Risk and innovation go hand in hand. When you start a new company, the major risk you face is not succeeding. Some argue that a tolerance for failure is the defining characteristic of Silicon Valley—that it is the only place on the planet where the experience of failure is almost as valued as the experience of success.

The key difference for the social sector, though, is that more is at stake than simply not making money. When you innovate for social change, the major risk you face is what economists call “opportunity cost.” Opportunity costs are the costs incurred by having tried something at all. Everybody has limited time and attention, and each time you choose to do something there is a risk that doing something else would have led to a greater return.

Nonprofit funders seem to feel that opportunity risk more than for-profit funders. When for-profit investors and entrepreneurs make a risky investment on a new initiative, it’s a given that they may lose all their money, and also a given that the payoffs (or upside risk) are substantial. In the social sector, funders are less sanguine about the risks they are incurring because they are constantly trading off donations to one cause versus another. There’s not as clear a metric at the end of the day as there is in the private sector (return on investment). Instead, there is some real regret that, but for that risky failure, more good could have been done.

Individual Risk

The upside risk to individuals is also a consideration. Founders of for-profit startups are at least partly motivated by a big financial upside, whereas social entrepreneurs are often considered to risk nothing but reputation. Consider, though, the longer-term risk profile. A business entrepreneur may take big risks a number of times in her career, counting on luck and experience to lead to one or two “home runs” financially speaking (big bonuses, stock options, and other advantages) that provide a basis for retirement and security as she ages. A social sector entrepreneur has no similar “home run” horizon, at least financially. It’s not news that you don’t make as much money in the social sector, but the emphasis in the lean startup on fearless exploration and failing fast brings home the individual dimensions of these career choices.

Risk to “Customers” or the Field

Remember the “fail fast/can’t fail” paradox we discussed earlier?

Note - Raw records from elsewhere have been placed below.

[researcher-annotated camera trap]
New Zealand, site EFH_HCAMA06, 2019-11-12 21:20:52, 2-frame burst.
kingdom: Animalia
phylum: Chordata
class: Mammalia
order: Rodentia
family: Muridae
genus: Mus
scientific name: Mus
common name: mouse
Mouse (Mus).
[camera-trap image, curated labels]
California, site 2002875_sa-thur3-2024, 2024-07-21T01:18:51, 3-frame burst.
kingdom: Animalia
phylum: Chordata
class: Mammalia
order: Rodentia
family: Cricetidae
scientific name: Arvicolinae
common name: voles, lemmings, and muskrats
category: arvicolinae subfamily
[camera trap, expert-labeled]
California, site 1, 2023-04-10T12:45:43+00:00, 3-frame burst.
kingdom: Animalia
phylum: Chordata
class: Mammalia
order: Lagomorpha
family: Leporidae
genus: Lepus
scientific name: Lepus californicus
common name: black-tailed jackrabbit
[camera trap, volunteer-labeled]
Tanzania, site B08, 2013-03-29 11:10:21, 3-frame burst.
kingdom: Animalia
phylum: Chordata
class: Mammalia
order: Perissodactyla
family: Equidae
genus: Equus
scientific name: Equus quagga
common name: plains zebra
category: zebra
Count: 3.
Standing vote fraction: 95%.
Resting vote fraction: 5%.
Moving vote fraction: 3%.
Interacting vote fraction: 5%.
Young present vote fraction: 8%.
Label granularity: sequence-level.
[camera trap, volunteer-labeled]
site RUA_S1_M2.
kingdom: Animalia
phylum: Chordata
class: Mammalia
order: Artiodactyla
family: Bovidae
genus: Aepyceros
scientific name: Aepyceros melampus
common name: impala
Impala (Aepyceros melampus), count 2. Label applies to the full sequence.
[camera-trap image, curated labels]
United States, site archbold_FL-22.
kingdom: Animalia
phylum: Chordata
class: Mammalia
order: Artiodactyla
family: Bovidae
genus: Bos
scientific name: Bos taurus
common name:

A corollary is that, because social and political capital is a key part of social sector innovations, there is a risk that the experimentation inherent in the lean startup will wear out not the financial capital, but the political and social will necessary to take action. The innovation may itself lead to participants in the relevant field getting “innovation fatigue.” An extreme example of this may be public support for the US war in Iraq. Given bottomless political will, the US military might eventually have found a way to stabilize that country, but the public’s appetite for continued involvement and Iraqis’ own patience for foreign occupation clearly wore thin well before a stable political and military situation could be established.

Inertia or even backpedaling can overcome a social sector initiative that takes too long or makes too many pivots in its search for a solution. Opponents of the innovation (think insurgents in Iraq) may also capitalize on this fatigue. This is a risk that also needs to be carefully managed in any situation, but one a lean startup particularly needs to deal with.

There are more differences between the for-profit and nonprofit sectors, but this chapter has covered those most important to making the lean startup happen. It’s time to start making change!